Intoxicated by ideas and by their contact with Moore, they read, wrote and talked of art, ethics, politics and religion, of Plato, Milton, Shakespeare, Henry James and Flaubert. When they drank too much, they weren't sick in the shrubbery, but marched through Trinity Great Court reciting Swinburne too loudly.
When he went to Ceylon in 1904, he and Lytton corresponded daily, sometimes twice a day. Over the 11 years he was on the island, Woolf lost his virginity to a prostitute, prosecuted his Colonial Service job with fairness and tried his best to understand the people he was governing. In February 1909, Lytton proposed to Virginia Stephen and for an agonizing moment thought she'd accepted. With relief he wrote to Woolf that it would really be much better if he himself were to marry her, as he'd “have the immense advantage of physical desire.” It was another three-and-a-half years before the match was accomplished and the marriage will be the chief reason this book will have most of its readers.

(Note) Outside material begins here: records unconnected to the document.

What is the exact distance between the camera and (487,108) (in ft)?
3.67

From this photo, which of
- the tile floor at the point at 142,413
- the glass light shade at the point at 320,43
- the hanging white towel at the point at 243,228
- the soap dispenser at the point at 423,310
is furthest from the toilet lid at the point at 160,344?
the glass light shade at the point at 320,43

There was, however, a great deal more to Leonard Woolf than being Virginia's consort and nurse. An entire political biography of Leonard was written by Duncan Wilson, but Glendinning gives an account of his dealings with the Webbs, the Fabian Society, the New Statesman and the Labour party that is as full and fair as the general reader will want. Ditto his career as a publisher and writer of both political tracts and reports and of fiction (though his biographer is herself a considerably better novelist than her subject). She (I think, rightly) sees that women played a hugely important part on Woolf's life and details the epistolary courtships to which he was prone, as well as his actual, long-lasting love affair with Trekkie Parsons, the artist wife of Ian Parsons, the publisher who bought Leonard's Hogarth Press for Chatto & Windus.
In a chapter called “Aftermath” Glendinning goes into the dispersal of Virginia's manuscripts and letters by the late Misses Hamill and Barker, the two old American ladies who looted them, along with so many other Bloomsbury papers, often paying in cash and disappearing back to Chicago with suitcases full of Britain's literary heritage. Though the author has hidden some of her tracks by failing to give page numbers when citing books, her deft writing and striking sympathy for her subject make this a landmark biography.